Metadata-Version: 2.1
Name: flask-cloudwatch-metric
Version: 0.1.5
Summary: A Flask extension to provide easy integration with CloudWatch to publish metrics
Home-page: https://github.com/yxiao1996/flask-cloudwatch-metric
Author: Yu Xiao
Author-email: yxiao96@bu.edu
License: MIT
Keywords: flask,cloudwatch,metrics,monitoring
Platform: any
Classifier: Development Status :: 2 - Pre-Alpha
Classifier: Intended Audience :: Developers
Classifier: Intended Audience :: System Administrators
Classifier: Topic :: System :: Monitoring
Classifier: License :: OSI Approved :: MIT License
Classifier: Programming Language :: Python :: 3.8
Description-Content-Type: text/markdown
License-File: LICENSE

## flask-cloudwatch-metric

A Flask extension to provide easy and efficient integration with CloudWatch to publish application metrics.

### Sample usage
```
app = Flask(__name__)
metrics_reporter = CloudWatchMetricsReporter(app)

@app.route('/')
def main():
    response = # ... Your application logic
    metrics_reporter.add_metric(
        metric_name="RequestCount",
        value=1,
        unit="Count",
        dimensions=[]
    )
    return response, 200
```

### How it works?

flask-cloudwatch-metric is built on top of boto3 client and Flask framework,
to provide efficient per-request metrics publication to AWS CloudWatch.
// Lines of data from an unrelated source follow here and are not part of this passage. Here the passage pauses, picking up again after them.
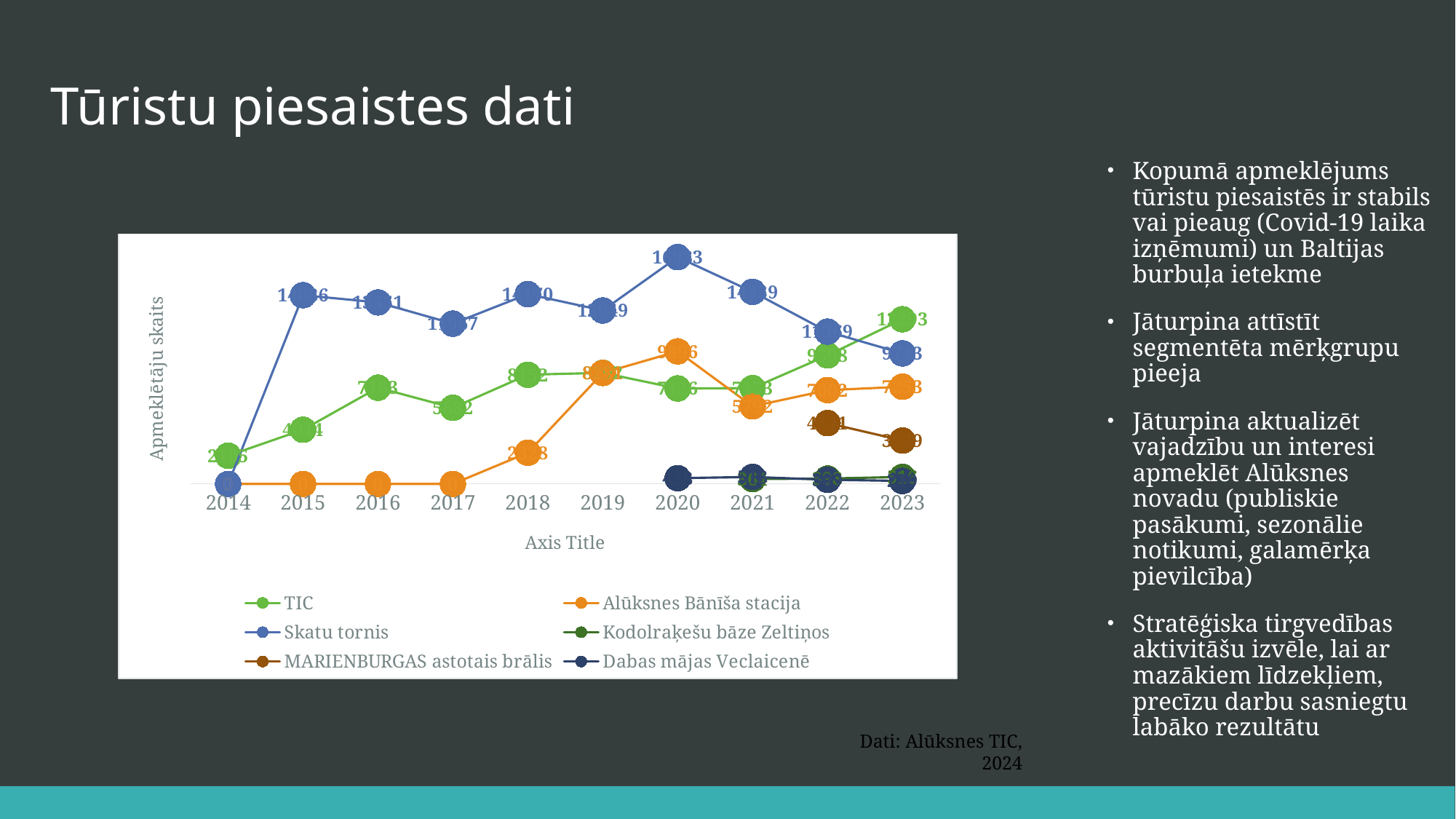
Does the Skatu tornis series rise or fall from 2020 to 2023? Fall What kind of chart is shown on the slide? Line chart Does the Alūksnes Bānīša stacija series rise or fall from 2017 to 2020? Rise In 2023, which is larger: the value for TIC or the value for Skatu tornis? TIC Which series has the highest value in 2020? Skatu tornis Does the MARIENBURGAS astotais brālis series rise or fall from 2022 to 2023? Fall In 2022, which is larger: the value for Skatu tornis or the value for TIC? Skatu tornis What is the title of the vertical axis of the chart? Apmeklētāju skaits How many years are shown along the x axis of the chart? 10 In which year does the Skatu tornis series reach its highest value? 2020 How many series does the chart legend list? 6 Which series has the highest value in 2023? TIC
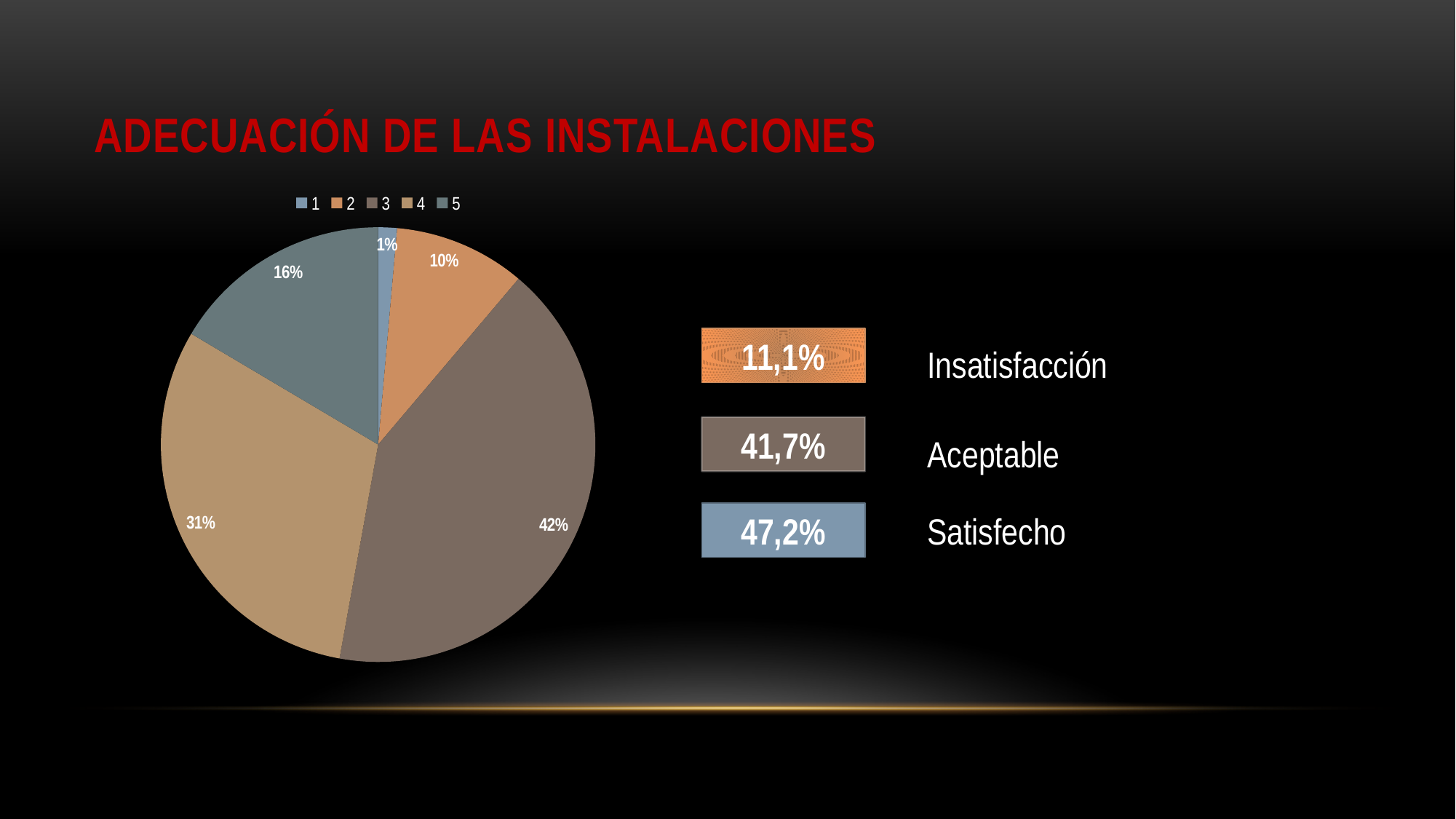
Which category has the smallest slice in the pie chart? 1 What percentage is shown for category 4 in the pie chart? 31% What percentage is shown for category 5 in the pie chart? 16% Which is larger in the pie chart, the slice for category 5 or the slice for category 2? 5 How many slices does the pie chart have? 5 How many entries does the legend of the pie chart list? 5 What kind of chart is shown on the slide? Pie chart What percentage is shown for category 1 in the pie chart? 1% What percentage is shown for category 3 in the pie chart? 42% What percentage is shown for category 2 in the pie chart? 10% What is the difference in percentage points between category 3 and category 4 in the pie chart? 11 Which category has the largest slice in the pie chart? 3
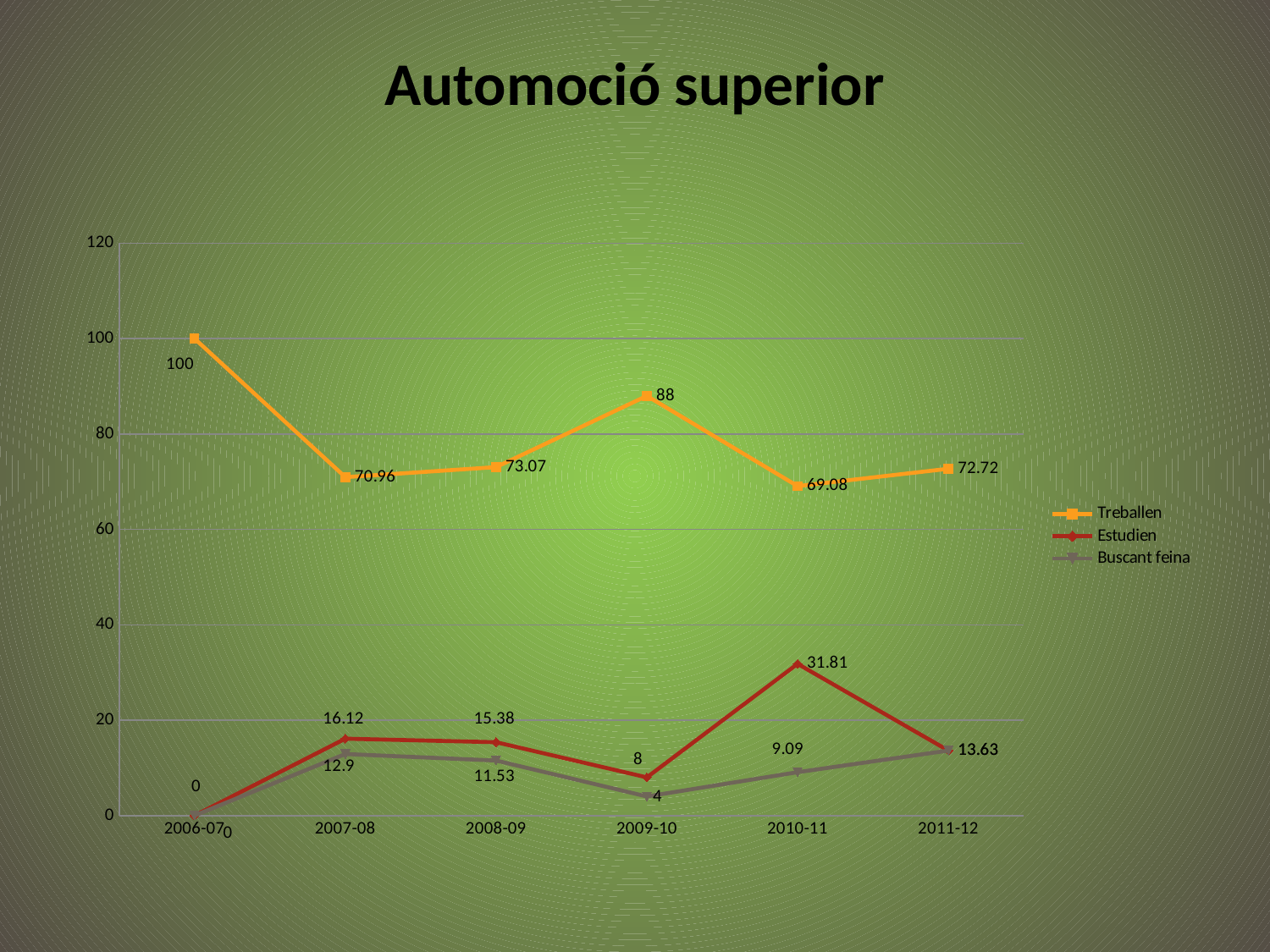
In which year is the Estudien series highest? 2010-11 In which year is the Treballen series lowest? 2010-11 How many years are shown on the x axis? 6 What is the difference between the Treballen values for 2006-07 and 2007-08? 29.04 How many series does the legend list? 3 What kind of chart is shown on the slide? line chart What is the value for Estudien in 2010-11? 31.81 What is the value for Treballen in 2009-10? 88 In which year is the Treballen series highest? 2006-07 What is the value for Buscant feina in 2008-09? 11.53 What is the value for Treballen in 2006-07? 100 In 2007-08, which is larger: Estudien or Buscant feina? Estudien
When a `CloudWatchMetricsReporter` object is created with a Flask app,
the constructor will inject an interceptor(or called filter if you are familiar with JAXRS)
into the application. The interceptor runs for every request providing the following functionalities:

* before each request: initialize a in-memory buffer to store metrics for this request
* after each request: publish all the metrics in buffer to CloudWatch
* during the request: metrics are added to the buffer by calling the report API's(e.g. `add_metric`)

To support running Flask in multi-threading mode, we need to store the in-memory buffer
in a place that is separated for each request. To achieve this, we can use the application context
provided by Flask's `g` context(https://flask.palletsprojects.com/en/2.0.x/api/#flask.g).
Using the `g` context, each request can store its own metric objects without interfering with others.